We showed for the first time the ability of ex-camel keds to transmit bacterial disease of camels, caused by “Candidatus Anaplasma camelii”, to test mice and rabbits (Bargul et al., In preparation). This emergent Anaplasma species, occuring in more than 90% of the sampled camels, is suspected to be zoonotic, suggesting possible transmission of this pathogen to humans via infrequent ked bites. However, our data shows that these keds cannot transmit African trypanosomes to laboratory animals, despite harbouring up to three species of trypanosomes they acquired from naturally infected camels (Bargul et al., In preparation).
Impact of the study findings
The detection of pathogens (such as trypanosomes, Anaplasma, Ehrlichia, and Bartonella spp.) in camels and their keds is of great public health and veterinary concern. The information from my studies can:
- Guide formulation of disease control programs by animal and public health stakeholders.
- Lead to less invasive xenodiagnostic approaches of employing ex-camel keds to identify pathogens circulating in camel herds.
In addition, research engagement with farmers led to improved understanding of disease transmission by insect vectors such as keds, ticks, and other biting flies, thus contributing to. disease control.
During our public engagement meetings with camel keepers in northern Kenya, we discuss the importance of education in creating sustainable development and improving quality of life. The illiteracy levels in this marginalized region are the highest in Kenya, with about 86% of the household heads lacking education and unable to read or write (Smart Survey Final Report, 2017).

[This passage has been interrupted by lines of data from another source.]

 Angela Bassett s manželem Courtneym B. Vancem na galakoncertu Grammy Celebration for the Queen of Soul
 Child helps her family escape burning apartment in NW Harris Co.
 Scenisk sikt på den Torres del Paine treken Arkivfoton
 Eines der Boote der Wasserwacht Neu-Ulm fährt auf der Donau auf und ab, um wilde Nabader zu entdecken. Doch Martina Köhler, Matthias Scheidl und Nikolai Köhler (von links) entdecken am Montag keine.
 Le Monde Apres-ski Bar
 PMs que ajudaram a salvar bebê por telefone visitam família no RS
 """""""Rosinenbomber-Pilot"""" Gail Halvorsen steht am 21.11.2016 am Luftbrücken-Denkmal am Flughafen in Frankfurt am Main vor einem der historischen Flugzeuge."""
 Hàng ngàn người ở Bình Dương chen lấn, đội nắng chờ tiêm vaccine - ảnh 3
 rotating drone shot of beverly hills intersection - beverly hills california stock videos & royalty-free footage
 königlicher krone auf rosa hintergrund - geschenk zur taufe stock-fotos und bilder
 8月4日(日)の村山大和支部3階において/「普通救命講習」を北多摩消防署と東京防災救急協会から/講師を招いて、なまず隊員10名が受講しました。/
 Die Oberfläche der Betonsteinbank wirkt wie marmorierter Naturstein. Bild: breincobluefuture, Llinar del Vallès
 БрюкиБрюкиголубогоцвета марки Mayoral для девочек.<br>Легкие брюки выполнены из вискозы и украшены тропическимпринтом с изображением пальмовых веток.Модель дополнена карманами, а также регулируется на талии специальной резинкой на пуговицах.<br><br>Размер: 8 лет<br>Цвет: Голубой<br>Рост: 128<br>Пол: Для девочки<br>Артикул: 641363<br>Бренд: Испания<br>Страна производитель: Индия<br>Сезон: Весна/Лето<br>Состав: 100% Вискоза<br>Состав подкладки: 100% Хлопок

Many children in this region do not get chance to go to schools mainly because of lack of understanding about education by their parents and guardians. Instead, they remain to assist their parents in livestock keeping. This scenario is exacerbated by insufficient schools in the region. Nomadic pastoralists will usually move into remote areas, away from schools, in search of pastures and water for their livestock. However, the school enrolment rates are now improving due to Kenya’s government initiative to offer incentives such as provision of free lunch to children attending Primary and Secondary schools. Our community and public engagement initiatives could contribute positively to school enrolments by enlightening the parents on matters relating to education. In addition, I have adopted Laisamis Secondary School for a THRiVE linked mentorship programme and I visit the school at least two times in a year to interact with the students and discuss the role of science for development, choice of career paths based on the interest of individual students, how to achieve academic excellence and the journey towards future goals.